Problem Statement

Given are two sequences of length $N$ each: $A = (A_1, A_2, A_3, \\dots, A_N)$ and $B = (B_1, B_2, B_3, \\dots, B_N)$.
Determine whether it is possible to make $A$ equal $B$ by repeatedly doing the operation below (possibly zero times).

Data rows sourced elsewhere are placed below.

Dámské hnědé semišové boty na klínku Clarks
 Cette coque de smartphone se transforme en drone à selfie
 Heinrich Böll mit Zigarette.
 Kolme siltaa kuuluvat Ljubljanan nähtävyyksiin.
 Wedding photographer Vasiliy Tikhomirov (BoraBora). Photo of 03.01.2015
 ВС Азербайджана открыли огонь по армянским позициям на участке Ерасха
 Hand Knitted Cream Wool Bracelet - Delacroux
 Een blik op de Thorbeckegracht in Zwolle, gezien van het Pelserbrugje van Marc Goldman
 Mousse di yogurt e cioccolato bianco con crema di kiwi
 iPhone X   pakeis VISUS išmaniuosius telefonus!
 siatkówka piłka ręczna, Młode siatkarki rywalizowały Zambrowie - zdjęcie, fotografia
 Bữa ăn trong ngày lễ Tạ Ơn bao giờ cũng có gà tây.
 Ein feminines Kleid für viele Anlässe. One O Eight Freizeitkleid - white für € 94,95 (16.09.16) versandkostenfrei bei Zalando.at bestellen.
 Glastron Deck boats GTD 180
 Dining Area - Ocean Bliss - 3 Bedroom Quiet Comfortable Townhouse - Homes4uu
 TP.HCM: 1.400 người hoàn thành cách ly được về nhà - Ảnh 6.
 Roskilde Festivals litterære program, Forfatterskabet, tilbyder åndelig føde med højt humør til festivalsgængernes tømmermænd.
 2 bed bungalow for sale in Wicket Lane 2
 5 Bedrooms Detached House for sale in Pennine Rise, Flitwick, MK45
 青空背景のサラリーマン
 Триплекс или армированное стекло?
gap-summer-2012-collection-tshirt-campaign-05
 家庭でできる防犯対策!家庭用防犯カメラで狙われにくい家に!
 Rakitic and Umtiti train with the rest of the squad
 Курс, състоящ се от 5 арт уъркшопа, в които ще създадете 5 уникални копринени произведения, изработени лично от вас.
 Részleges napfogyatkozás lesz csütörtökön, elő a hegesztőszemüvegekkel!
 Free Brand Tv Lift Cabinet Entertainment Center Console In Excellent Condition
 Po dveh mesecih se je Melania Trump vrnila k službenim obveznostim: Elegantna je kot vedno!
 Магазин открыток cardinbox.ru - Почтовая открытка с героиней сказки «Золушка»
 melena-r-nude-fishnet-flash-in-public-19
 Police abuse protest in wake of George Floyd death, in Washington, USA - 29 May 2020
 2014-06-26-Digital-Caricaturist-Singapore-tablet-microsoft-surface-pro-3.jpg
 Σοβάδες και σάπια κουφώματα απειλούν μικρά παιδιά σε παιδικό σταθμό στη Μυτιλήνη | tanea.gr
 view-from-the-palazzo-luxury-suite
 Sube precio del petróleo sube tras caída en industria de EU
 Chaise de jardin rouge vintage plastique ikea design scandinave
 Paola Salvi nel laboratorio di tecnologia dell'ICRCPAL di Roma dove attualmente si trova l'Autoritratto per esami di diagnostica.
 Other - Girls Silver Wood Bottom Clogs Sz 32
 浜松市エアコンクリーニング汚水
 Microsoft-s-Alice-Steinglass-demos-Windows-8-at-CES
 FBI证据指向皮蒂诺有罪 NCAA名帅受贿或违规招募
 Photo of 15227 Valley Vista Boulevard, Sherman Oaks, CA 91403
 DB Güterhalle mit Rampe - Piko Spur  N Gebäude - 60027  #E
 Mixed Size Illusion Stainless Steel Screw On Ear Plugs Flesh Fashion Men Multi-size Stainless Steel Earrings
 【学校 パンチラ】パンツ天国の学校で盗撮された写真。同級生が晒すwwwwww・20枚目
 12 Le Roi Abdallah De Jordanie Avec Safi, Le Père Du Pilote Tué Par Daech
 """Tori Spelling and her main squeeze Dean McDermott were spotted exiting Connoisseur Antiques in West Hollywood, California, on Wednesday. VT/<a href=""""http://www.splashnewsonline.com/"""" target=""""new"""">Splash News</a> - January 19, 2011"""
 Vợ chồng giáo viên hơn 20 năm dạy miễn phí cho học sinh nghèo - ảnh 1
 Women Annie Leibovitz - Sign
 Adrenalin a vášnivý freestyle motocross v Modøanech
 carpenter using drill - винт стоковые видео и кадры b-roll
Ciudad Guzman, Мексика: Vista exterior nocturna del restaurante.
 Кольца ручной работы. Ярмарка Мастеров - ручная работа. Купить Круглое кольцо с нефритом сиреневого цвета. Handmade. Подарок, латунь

If it is possible, find the minimum number of operations required to do so.

• Choose an integer $i$ such that $1 \\le i \\lt N$, and do the following in order:
  • swap $A_i$ and $A_{i + 1}$;
  • add $1$ to $A_i$;
  • subtract $1$ from $A_{i + 1}$.

Constraints

• $2 \\le N \\le 2 \\times 10^5$
• $0 \\le A_i \\le 10^9$
• $0 \\le B_i \\le 10^9$
• All values in input are integers.

Input

Input is given from Standard Input in the following format:

$N$ $A_1$ $A_2$ $A_3$ $\\dots$ $A_N$ $B_1$ $B_2$ $B_3$ $\\dots$ $B_N$

Output

If it is impossible to make $A$ equal $B$, print -1.
Otherwise, print the minimum number of operations required to do so.

Sample Input 1

3
3 1 4
6 2 0

Sample Output 1

2

We can match $A$ with $B$ in two operations, as follows:

• First, do the operation with $i = 2$, making $A = (3, 5, 0)$.
• Next, do the operation with $i = 1$, making $A = (6, 2, 0)$.

We cannot meet our objective in one or fewer operations.

Sample Input 2

3
1 1 1
1 1 2

Sample Output 2

-1

In this case, it is impossible to match $A$ with $B$.

Sample Input 3

5
5 4 1 3 2
5 4 1 3 2

Sample Output 3

0

$A$ may equal $B$ before doing any operation.

Sample Input 4

6
8 5 4 7 4 5
10 5 6 7 4 1

Sample Output 4

7